Diagram comparing the IPoIB path through the kernel with the direct verbs path
Same HCA, two roads. IPoIB routes every packet back through the entire kernel stack that verbs exists to avoid.

What it looks like

On my SR-IOV lab fabric, each node carries a child interface per partition, created off the physical IB device with the partition's pkey baked in:

IPoIB child interface with pkey 0x8001 in datagram mode, and the partition enforcing reachability
An almost-normal netdev: pkey 0x8001, datagram mode, MTU 2044. And the partition still rules: storage answers, the other compute node never will.
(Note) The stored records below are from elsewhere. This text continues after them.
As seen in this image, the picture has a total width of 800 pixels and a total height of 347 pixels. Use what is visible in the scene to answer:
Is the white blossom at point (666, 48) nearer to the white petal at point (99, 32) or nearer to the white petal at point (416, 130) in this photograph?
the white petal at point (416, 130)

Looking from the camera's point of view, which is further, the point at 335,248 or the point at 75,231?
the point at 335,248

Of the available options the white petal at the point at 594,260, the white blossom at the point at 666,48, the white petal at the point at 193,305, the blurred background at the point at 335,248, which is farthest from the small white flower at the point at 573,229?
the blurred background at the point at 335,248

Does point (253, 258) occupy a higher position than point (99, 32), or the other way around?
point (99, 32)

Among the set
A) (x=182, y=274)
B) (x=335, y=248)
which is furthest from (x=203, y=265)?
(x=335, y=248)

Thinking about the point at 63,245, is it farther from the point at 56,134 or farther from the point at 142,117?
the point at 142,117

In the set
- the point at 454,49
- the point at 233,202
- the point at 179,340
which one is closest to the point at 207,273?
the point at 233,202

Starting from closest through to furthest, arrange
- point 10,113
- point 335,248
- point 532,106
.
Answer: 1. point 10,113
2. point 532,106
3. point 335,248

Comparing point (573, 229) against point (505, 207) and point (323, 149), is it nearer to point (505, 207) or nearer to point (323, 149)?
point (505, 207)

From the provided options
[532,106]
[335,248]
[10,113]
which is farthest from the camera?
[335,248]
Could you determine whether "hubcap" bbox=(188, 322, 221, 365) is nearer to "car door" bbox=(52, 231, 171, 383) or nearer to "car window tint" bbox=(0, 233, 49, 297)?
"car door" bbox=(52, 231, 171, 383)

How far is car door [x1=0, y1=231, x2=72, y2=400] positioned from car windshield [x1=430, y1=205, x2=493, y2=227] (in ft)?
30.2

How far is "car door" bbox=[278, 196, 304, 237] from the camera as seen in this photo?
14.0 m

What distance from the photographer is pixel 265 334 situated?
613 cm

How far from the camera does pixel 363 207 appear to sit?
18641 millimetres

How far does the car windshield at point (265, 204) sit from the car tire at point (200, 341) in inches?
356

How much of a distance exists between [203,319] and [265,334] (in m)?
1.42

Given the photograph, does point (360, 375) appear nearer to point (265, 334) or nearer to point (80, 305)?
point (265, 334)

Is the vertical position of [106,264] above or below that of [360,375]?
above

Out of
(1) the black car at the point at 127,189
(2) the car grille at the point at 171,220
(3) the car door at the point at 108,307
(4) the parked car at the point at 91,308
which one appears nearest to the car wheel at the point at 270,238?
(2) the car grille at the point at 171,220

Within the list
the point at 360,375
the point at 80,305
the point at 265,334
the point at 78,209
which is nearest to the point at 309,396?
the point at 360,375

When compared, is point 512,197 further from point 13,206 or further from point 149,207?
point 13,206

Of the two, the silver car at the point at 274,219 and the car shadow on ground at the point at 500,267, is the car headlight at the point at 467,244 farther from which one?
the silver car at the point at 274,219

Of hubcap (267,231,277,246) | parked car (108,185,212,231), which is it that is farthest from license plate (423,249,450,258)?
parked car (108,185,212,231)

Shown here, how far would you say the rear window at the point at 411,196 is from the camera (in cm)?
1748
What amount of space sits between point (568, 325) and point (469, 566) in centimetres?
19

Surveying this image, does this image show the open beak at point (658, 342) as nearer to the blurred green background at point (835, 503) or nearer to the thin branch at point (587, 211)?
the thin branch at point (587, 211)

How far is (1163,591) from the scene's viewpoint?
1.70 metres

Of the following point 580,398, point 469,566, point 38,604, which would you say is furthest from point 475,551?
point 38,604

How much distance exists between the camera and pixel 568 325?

Two things give away that this isn't Ethernet. The 20-byte link address is an IPoIB hardware address wrapping the port GID, and there's no MAC learning underneath: neighbor resolution maps IPs to IB address vectors, and the partition key decides reachability before IP ever gets a vote. Same subnet, same interface type, and compute-1 to compute-2 is 100% loss because the fabric's access control lives below IP (covered in the opensm post).

The honest numbers

Here's where IPoIB surprises in both directions. Same two nodes, same 10G SDR link, measured three ways:

iperf3 at 7.63 Gb/s with 14.8% receiver CPU vs verbs at 7.93 Gb/s, and 8 microsecond ping vs 0.82 microsecond verbs latency
Bandwidth ties. Nothing else does.

On bandwidth, IPoIB nearly matches verbs: 7.63 vs 7.93 Gb/s, because on a link this slow the wire is the bottleneck, not the kernel. If you only benchmarked throughput you'd conclude the two paths are equivalent. They are not, and the other two columns say why. The verbs transfer used effectively zero CPU; IPoIB burned 15% of a core on the receiver just to shovel packets through TCP. And latency is a different sport entirely: 0.82 microseconds for a verbs message against roughly 8 microseconds round-trip for a warm IPoIB ping, an order-of-magnitude gap that no faster cable will close, because it's all software.

Scale the picture up and the bandwidth tie breaks too: at 100G rates, IPoIB's per-packet kernel costs become the bottleneck long before the wire does, while verbs keeps saturating the link with idle CPUs.

Where it belongs

Use IPoIB for what it is: management traffic, SSH, monitoring, the NFS mount that doesn't justify NVMe-oF, and bootstrapping things that need an IP address before RDMA connections can be established (perftest itself exchanges connection info over it). Let anything that actually cares about the fabric's performance speak verbs.

The nugget: IPoIB makes InfiniBand compatible, not fast. On a slow link it can even keep up on bandwidth, but latency and CPU always tell the truth about which path your bytes took.